Woordenboek der Grieksche en Romeinsche Oudheid

Z.C. de Boer, J.G. Schlimmer (1910)

Gepubliceerd op 18-06-2019

Harpalus

betekenis & definitie

Harpalus - Ἅρπαλος, 1) Macedoniër, leefde langen tijd aan het hof van Philippus, werd om onbekende redenen verbannen, doch door Alexander d. G. teruggeroepen en tot schatmeester aangesteld. In die hoedanigheid volgde hij Alex. naar Azië, doch moest in 332 wegens een of ander vergrijp vluchten; hij keerde echter terug, toen de koning hem volledige vergiffenis geschonken had.
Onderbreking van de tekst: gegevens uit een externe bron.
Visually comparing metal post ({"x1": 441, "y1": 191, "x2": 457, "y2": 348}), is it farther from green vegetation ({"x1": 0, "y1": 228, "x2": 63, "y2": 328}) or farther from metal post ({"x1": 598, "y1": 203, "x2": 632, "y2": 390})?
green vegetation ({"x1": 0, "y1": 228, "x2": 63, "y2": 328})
Te Babylon, waar hij het beheer over onmetelijke schatten had, gaf hij zich gedurende Alex.’s tocht naar Indië aan buitensporige weelde over, zoodat hij bij diens terugkomst het raadzaam achtte te vluchten; met 5000 talenten en 6000 huurlingen ging hij naar Athene, om zijn geld en zijne troepen voor een oorlog tegen Alex. aan te bieden. De Atheners wezen hem eerst af, later ontvingen zij hem echter (z. Demosthenes), maar toen Antipater hem opeischte, nam hij de vlucht naar Taenarum en van daar naar Creta, waar hij vermoord werd.—2) grieksch sterrenkundige, die reeds vóór Meton pogingen deed den griekschen kalender te regelen.